Fremdenfeindliche Täter

Prävention im vorpolitischen Raum

Die altersspezifische Umwelt von Kindern ist von Erwachsenen gestaltbar.[13] Angesichts der nachhaltigen Wirkung der biologischen Grundausstattung und früher Sozialisationserfahrungen auf das kindliche Aggressionsniveau muss Prävention aber frühzeitig und andauernd ansetzen, um effektiv und nachhaltig wirken zu können. Viele Eltern sind auf Kindererziehung heute wenig vorbereitet. Durch die seit langem abnehmende Kinderzahl gibt es weniger Verwandte und damit weniger "natürliche" Vorbilder (z.B. ältere Geschwister), bei denen man abschauen kann, wie andere Eltern mit Kindern umgehen. Eltern sind also auf "Fortbildung" in Sachen Erziehung angewiesen, auf Zeitschriften, Bücher, Fernsehsendungen und Elternbildungskurse. Der Erfolg der Serie "Super Nanny" gibt zu denken.[14] Die Ausbildungsinhalte von Erzieherinnen und Lehrern reichen nicht aus, um riskante emotionale und aggressive Entwicklungen zu diagnostizieren und zu behandeln; diese Berufsgruppen brauchen entsprechende Nachhilfe.[15]

Emotionales und soziales Lernen sind noch recht blinde Flecke unseres Bildungssystems. Polizei, Jugendarbeit und Politik sind oft auf die spektakulären Fälle von Jugendlichen, wie etwa gewalttätige Skinheads, fixiert. Aber die schießen nicht mit 16 Jahren wie Pilze aus der Erde, sie haben eine Vorgeschichte. Wegen der größeren Wirksamkeit von Maßnahmen, die früh in den Ursachenketten ansetzen, sind frühe Präventionsansätze beim kleinen Kind aussichtsreicher, in Familie, Kindergarten und Schule, wo auch friedliche Konfliktlösungsmuster eingeübt werden können. So kann einer ganzen Bandbreite späterer Probleme vorgebeugt werden - frühe Programme wirken wie eine Art pädagogisches "Breitband-Antibiotikum".

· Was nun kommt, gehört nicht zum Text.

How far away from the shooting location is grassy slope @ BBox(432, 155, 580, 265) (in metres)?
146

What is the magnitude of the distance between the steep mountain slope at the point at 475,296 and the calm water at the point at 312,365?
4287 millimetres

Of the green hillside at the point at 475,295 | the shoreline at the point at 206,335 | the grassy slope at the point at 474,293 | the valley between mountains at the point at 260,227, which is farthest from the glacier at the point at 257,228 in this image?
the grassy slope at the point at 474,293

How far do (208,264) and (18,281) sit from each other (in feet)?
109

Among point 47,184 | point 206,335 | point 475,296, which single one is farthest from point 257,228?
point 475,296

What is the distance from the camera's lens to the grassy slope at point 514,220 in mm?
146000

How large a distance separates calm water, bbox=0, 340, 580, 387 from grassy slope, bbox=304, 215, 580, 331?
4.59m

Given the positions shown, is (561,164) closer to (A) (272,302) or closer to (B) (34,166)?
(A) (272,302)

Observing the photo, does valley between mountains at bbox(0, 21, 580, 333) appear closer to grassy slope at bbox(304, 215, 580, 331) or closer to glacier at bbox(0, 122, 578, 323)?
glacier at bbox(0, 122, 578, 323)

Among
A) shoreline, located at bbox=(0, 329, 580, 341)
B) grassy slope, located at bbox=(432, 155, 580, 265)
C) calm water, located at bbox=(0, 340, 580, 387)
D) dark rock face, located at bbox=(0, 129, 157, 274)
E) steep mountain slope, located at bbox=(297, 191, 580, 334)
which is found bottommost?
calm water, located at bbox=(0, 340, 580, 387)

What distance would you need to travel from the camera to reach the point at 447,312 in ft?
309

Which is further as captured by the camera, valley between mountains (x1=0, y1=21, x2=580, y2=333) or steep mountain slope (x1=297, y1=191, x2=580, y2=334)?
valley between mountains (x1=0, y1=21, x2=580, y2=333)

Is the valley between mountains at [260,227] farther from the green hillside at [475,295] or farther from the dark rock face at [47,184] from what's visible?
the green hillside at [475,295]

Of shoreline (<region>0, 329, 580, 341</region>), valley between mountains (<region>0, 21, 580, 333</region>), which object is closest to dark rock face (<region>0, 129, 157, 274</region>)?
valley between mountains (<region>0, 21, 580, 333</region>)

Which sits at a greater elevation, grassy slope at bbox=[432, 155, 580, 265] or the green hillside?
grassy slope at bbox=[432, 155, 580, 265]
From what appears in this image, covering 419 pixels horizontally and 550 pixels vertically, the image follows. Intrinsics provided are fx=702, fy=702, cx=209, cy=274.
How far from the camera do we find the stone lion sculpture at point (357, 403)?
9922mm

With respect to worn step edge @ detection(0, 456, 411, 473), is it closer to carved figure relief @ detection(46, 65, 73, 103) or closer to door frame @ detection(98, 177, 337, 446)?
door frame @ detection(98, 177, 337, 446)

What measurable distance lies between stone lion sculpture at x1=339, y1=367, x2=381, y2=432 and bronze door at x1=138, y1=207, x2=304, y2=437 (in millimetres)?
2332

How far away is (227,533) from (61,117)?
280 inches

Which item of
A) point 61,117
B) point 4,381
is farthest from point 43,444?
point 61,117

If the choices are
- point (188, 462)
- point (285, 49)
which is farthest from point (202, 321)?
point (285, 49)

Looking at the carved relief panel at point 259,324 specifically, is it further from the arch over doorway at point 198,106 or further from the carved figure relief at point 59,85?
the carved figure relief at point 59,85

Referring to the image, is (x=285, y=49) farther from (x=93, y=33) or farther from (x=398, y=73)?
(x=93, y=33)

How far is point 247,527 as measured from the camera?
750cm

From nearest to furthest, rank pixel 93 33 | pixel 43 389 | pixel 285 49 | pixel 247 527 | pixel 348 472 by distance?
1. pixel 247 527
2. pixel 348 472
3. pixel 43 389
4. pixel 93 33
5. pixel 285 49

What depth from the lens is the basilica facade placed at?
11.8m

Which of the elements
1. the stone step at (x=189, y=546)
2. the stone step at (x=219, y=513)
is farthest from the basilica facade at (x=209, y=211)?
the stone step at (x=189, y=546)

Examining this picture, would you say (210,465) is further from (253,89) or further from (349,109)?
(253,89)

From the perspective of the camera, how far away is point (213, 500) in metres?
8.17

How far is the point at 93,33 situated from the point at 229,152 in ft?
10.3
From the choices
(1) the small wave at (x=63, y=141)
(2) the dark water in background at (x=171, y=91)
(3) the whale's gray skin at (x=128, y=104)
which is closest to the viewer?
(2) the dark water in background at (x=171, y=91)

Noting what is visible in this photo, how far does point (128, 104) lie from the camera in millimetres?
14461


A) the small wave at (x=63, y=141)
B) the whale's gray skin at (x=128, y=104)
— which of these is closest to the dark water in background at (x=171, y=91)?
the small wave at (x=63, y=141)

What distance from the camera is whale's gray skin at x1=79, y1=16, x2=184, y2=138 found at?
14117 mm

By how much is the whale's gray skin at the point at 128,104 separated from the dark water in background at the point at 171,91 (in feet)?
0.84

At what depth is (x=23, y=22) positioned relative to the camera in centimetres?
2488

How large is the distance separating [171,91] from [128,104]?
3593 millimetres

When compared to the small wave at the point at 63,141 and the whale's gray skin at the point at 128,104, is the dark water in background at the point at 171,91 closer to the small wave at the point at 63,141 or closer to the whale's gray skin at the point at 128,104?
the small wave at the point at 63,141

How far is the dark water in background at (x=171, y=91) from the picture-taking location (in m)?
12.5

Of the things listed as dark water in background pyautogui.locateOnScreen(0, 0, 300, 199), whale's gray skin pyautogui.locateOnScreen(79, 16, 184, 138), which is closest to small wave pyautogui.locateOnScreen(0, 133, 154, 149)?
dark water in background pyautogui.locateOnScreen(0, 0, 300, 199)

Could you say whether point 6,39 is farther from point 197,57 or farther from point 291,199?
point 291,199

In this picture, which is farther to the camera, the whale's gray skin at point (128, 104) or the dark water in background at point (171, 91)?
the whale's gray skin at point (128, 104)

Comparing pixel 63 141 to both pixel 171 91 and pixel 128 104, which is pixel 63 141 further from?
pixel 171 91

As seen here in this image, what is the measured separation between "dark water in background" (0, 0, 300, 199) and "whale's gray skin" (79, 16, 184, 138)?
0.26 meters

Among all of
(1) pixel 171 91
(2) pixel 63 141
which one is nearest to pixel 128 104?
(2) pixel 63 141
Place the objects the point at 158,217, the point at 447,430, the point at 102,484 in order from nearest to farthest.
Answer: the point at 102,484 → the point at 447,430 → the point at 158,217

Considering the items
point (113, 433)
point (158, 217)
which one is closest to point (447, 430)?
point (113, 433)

In der Pubertät entscheidet sich, in welche soziale Richtung es weitergeht: zu den christlichen Pfadfindern, der Naturfreundejugend oder zu Hooligans, Skinheads und Neonazis. Ganztagsschulen und Jugendarbeit müssen den Jugendlichen attraktivere Freizeitangebote machen als bisher, um ihre Erreichbarkeit für u.U. problematische Jugendszenen zu senken.

Fußnoten

13.
Vgl. Dean Hamer/Peter Copeland, Das unausweichliche Erbe, Bern 1998, S. 121f.
14.
Vgl. Klaus Wahl/Katja Hees (Hrsg.), Helfen "Super Nanny" und Co.? Ratlose Eltern - Herausforderung für die Elternbildung, Berlin 2007.
15.
Vgl. Klaus Wahl, Vertragen oder schlagen?, Berlin 2007.